### Quoted passage
+-------+

Probably, the second hook is only used for a few corner case where an extension
wants to manipulate path-list already built, like pg_hint_plan.

Thanks,
--
HeteroDB, Inc / The PG-Strom Project
KaiGai Kohei <kaigai@heterodb.com>


Re: add_partial_path() may remove dominated path but still in use

От
Amit Kapila
Дата:
On Mon, Dec 31, 2018 at 5:48 PM Kohei KaiGai <kaigai@heterodb.com> wrote:
>
> 2018年12月31日(月) 13:10 Amit Kapila <amit.kapila16@gmail.com>:
> >
> > On Sun, Dec 30, 2018 at 9:01 AM Kohei KaiGai <kaigai@heterodb.com> wrote:
> > > 2018年12月30日(日) 4:12 Tom Lane <tgl@sss.pgh.pa.us>:
> > > >
> > > > Kohei KaiGai <kaigai@heterodb.com> writes:
> > > > > 2018年12月29日(土) 1:44 Tom Lane <tgl@sss.pgh.pa.us>:
> > > > >> However, first I'd like to know why this situation is arising in the first
> > > > >> place.  To have the situation you're describing, we'd have to have
> > > > >> attempted to make some Gather paths before we have all the partial paths
> > > > >> for the relation they're for.  Why is that a good thing to do?  It seems
> > > > >> like such Gathers are necessarily being made with incomplete information,
> > > > >> and we'd be better off to fix things so that none are made till later.
> > > >
> > > > > Because of the hook location, Gather-node shall be constructed with built-in
> > > > > and foreign partial scan node first, then extension gets a chance to add its
> > > > > custom paths (partial and full).
> > > > > At the set_rel_pathlist(), set_rel_pathlist_hook() is invoked next to the
> > > > > generate_gather_paths().
> > > >
> > > > Hmm.  I'm inclined to think that we should have a separate hook
> > > > in which extensions are allowed to add partial paths, and that
> > > > set_rel_pathlist_hook should only be allowed to add regular paths.
> >
> > +1.  This idea sounds sensible to me.
> >
> > > >
> > > I have almost same opinion, but the first hook does not need to be
> > > dedicated for partial paths. As like set_foreign_pathlist() doing, we can
> > > add both of partial and regular paths here, then generate_gather_paths()
> > > may generate a Gather-path on top of the best partial-path.
> > >
> >
> > Won't it be confusing for users if we allow both partial and full
> > paths in first hook and only full paths in the second hook?

+-------+

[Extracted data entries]
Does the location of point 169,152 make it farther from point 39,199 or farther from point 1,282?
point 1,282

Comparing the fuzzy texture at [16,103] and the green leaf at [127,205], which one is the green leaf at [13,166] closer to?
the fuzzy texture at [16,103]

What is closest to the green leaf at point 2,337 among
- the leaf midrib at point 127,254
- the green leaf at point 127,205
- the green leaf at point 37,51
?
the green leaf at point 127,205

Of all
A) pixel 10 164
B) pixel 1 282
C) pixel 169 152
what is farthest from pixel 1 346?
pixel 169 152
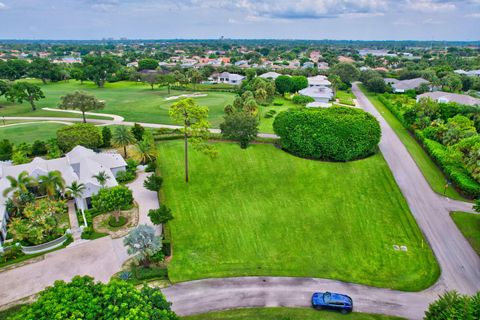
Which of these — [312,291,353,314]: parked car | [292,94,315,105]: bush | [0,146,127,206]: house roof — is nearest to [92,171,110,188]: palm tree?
→ [0,146,127,206]: house roof

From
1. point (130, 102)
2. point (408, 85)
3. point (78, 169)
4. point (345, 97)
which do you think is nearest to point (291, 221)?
point (78, 169)

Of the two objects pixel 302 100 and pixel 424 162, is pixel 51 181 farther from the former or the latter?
pixel 302 100

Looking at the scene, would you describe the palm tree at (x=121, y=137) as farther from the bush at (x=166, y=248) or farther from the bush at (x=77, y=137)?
the bush at (x=166, y=248)

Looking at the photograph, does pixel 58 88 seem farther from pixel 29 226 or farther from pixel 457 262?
pixel 457 262

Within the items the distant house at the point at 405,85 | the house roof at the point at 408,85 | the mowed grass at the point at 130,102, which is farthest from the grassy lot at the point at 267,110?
the house roof at the point at 408,85

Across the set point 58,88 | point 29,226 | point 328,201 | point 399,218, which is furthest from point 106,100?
point 399,218

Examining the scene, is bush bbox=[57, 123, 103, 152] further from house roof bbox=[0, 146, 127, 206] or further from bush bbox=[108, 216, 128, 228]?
bush bbox=[108, 216, 128, 228]
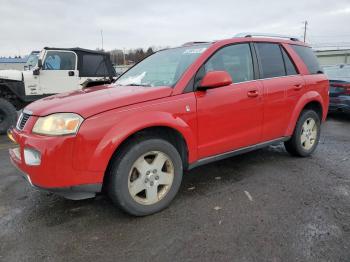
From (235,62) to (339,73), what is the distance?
6.00m

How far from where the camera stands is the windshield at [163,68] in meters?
3.56

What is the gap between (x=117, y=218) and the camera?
3148 millimetres

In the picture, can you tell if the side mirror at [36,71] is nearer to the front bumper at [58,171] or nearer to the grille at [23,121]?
the grille at [23,121]

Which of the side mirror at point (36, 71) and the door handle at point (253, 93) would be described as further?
the side mirror at point (36, 71)

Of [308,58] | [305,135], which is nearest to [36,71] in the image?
[308,58]

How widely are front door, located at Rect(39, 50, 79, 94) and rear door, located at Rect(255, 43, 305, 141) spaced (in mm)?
6127

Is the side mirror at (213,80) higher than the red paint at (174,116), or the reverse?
the side mirror at (213,80)

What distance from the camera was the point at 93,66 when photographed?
9500 millimetres

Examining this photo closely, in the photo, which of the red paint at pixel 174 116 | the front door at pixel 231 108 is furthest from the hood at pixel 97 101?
the front door at pixel 231 108

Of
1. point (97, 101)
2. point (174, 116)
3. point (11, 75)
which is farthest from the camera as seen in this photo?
point (11, 75)

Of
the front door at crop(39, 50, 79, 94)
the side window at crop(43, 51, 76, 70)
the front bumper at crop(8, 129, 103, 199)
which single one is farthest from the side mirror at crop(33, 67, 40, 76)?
the front bumper at crop(8, 129, 103, 199)

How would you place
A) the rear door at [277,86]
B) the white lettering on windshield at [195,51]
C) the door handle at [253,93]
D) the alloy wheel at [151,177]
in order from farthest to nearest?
1. the rear door at [277,86]
2. the door handle at [253,93]
3. the white lettering on windshield at [195,51]
4. the alloy wheel at [151,177]

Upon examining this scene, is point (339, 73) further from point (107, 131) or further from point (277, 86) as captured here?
point (107, 131)

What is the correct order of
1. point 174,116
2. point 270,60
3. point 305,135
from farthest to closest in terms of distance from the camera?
point 305,135 < point 270,60 < point 174,116
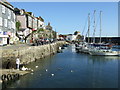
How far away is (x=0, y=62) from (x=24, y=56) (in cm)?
735

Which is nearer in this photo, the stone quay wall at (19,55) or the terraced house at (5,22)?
the stone quay wall at (19,55)

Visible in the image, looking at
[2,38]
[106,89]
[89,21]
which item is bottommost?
[106,89]

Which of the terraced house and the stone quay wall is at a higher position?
the terraced house

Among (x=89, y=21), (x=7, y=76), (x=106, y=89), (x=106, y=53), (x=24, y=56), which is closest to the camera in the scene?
(x=106, y=89)

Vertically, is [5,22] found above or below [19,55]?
above

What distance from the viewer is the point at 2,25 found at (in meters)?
44.6

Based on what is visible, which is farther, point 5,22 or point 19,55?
point 5,22

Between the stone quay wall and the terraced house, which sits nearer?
the stone quay wall

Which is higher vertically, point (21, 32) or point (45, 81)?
point (21, 32)

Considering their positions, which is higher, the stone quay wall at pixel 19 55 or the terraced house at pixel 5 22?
the terraced house at pixel 5 22

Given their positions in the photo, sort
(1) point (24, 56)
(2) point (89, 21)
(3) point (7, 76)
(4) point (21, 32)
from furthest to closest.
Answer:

+-------+

### Parts of the exercise
A) Answer these questions about the add_partial_path() thread, one per line:
(i) Which function is set_rel_pathlist_hook() invoked next to?
(ii) Which extension is named as an example of one that wants to manipulate a path-list already built?
(iii) Which function is cited as a place where both partial and regular paths can be added?
B) Extend the add_partial_path() thread with the next few lines of the discussion, starting right after its final question.

### Results by task
A)
(i) generate_gather_paths()
(ii) pg_hint_plan
(iii) set_foreign_pathlist()

B)
> > Basically, in many cases, the second hook won't be of much use.  What
> > advantage you are seeing in allowing both partial and full paths in
> > the first hook?
> >
> Two advantages. The first one is, it follows same manner of
> set_foreign_pathlist()
> which allows to add both of full and partial path if FDW supports parallel-scan.
> The second one is practical. During the path construction, extension needs to
> check availability to run (e.g, whether operators in WHERE-clause is supported
> on GPU device...), calculate its estimated cost and so on. Not a small
> portion of
> them are common for both of full and partial path. So, if the first
> hook accepts to
> add both kind of paths at once, extension can share the common properties.
>

You have a point, though I am not sure how much difference it can
create for cost computation as ideally, both will have different
costing model.  I understand there are some savings by avoiding some
common work, is there any way to cache the required information?

> Probably, the second hook is only used for a few corner case where an extension
> wants to manipulate path-list already built, like pg_hint_plan.
>

Okay, but it could be some work for extension authors who are using
the current hook, not sure they would like to divide the work between
first and second hook.


--
With Regards,
Amit Kapila.
EnterpriseDB: http://www.enterprisedb.com


Re: add_partial_path() may remove dominated path but still in use

От
Kohei KaiGai
Дата:
2018年12月31日(月) 22:25 Amit Kapila <amit.kapila16@gmail.com>:
>
> On Mon, Dec 31, 2018 at 5:48 PM Kohei KaiGai <kaigai@heterodb.com> wrote:
> >
> > 2018年12月31日(月) 13:10 Amit Kapila <amit.kapila16@gmail.com>:
> > >
> > > On Sun, Dec 30, 2018 at 9:01 AM Kohei KaiGai <kaigai@heterodb.com> wrote:
> > > > 2018年12月30日(日) 4:12 Tom Lane <tgl@sss.pgh.pa.us>:
> > > > >
> > > > > Kohei KaiGai <kaigai@heterodb.com> writes:
> > > > > > 2018年12月29日(土) 1:44 Tom Lane <tgl@sss.pgh.pa.us>:
> > > > > >> However, first I'd like to know why this situation is arising in the first
> > > > > >> place.  To have the situation you're describing, we'd have to have
> > > > > >> attempted to make some Gather paths before we have all the partial paths
> > > > > >> for the relation they're for.  Why is that a good thing to do?  It seems
> > > > > >> like such Gathers are necessarily being made with incomplete information,
> > > > > >> and we'd be better off to fix things so that none are made till later.
> > > > >
> > > > > > Because of the hook location, Gather-node shall be constructed with built-in
> > > > > > and foreign partial scan node first, then extension gets a chance to add its
> > > > > > custom paths (partial and full).
> > > > > > At the set_rel_pathlist(), set_rel_pathlist_hook() is invoked next to the
> > > > > > generate_gather_paths().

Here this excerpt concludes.